Saturday night we went out with a few friends to attend a play production of Oliver! put on by the Pasadena Junior Theater.
Afterwards, we discussed our observation that BTV (before TV) this was how book and stories came to life. Instead of passive activities, these kids were putting their talents and efforts together in the telling of this famous Dickens novel.
In Louisa May Alcott’s Little Women, the sister’s put on plays to amuse themselves throughout the long cold eastern winters. They developed creativity and bonded together putting on such play productions. Unfortunately, children’s imagination and creativity are now programmed by adults in an office somewhere. Sadly, technology has attributed to the death childhood.
Today unstructured outdoor activity has largely disappeared for many American children. Tethered to TV and video games, they lead sedentary lives. As one fourth-grader in San Diego puts it, “I like to play indoors better ’cause that’s where all the electrical outlets are.”

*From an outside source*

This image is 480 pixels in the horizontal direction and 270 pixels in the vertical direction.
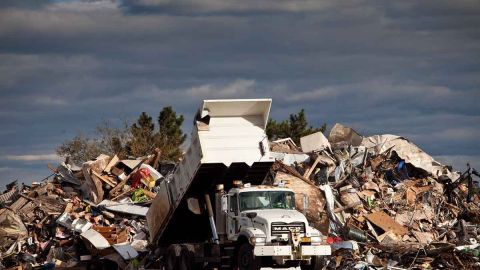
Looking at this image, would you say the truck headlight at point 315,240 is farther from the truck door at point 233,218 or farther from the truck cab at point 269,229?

Thankfully we kids grew up in a “simpler time.” I remember spending time with my brothers and sister roaming about our 10 acres in Florida; building forts, fishing, playing on the sandpile and swing/gymnastic set, catching turtles, jumping off hay bales in the neighbor’s barn, climbing the huge oak in the front yard, planting the summer garden with our father. We were fortunate to have such memories and, unfortunately, such childhood experiences are rare these days.